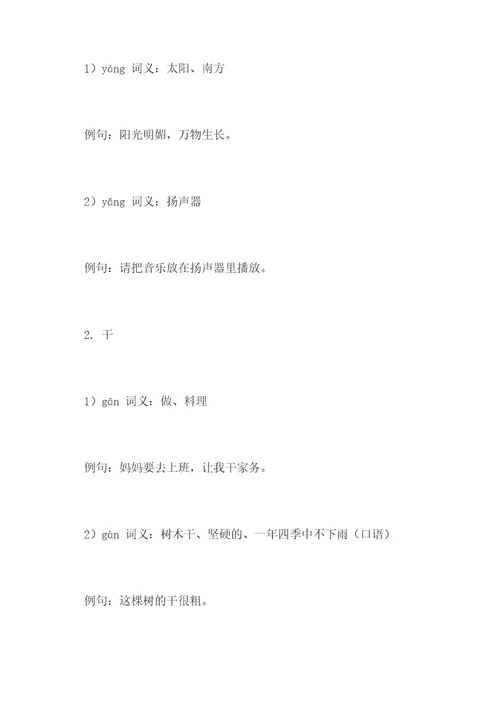 1）yáng 词义：太阳、南方

例句：阳光明媚，万物生长。

2）yǎng 词义：扬声器

例句：请把音乐放在扬声器里播放。

2. 干

1）gān 词义：做、料理

例句：妈妈要去上班，让我干家务。

2）gàn 词义：树木干、坚硬的、一年四季中不下雨（口语）

例句：这棵树的干很粗。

== Activity ==
Print all of the material exactly. Omit pictures.

== Task answer ==
 1）yáng 词义：太阳、南方

例句：阳光明媚，万物生长。

2）yǎng 词义：扬声器

例句：请把音乐放在扬声器里播放。

2. 干

1）gān 词义：做、料理

例句：妈妈要去上班，让我干家务。

2）gàn 词义：树木干、坚硬的、一年四季中不下雨（口语）

例句：这棵树的干很粗。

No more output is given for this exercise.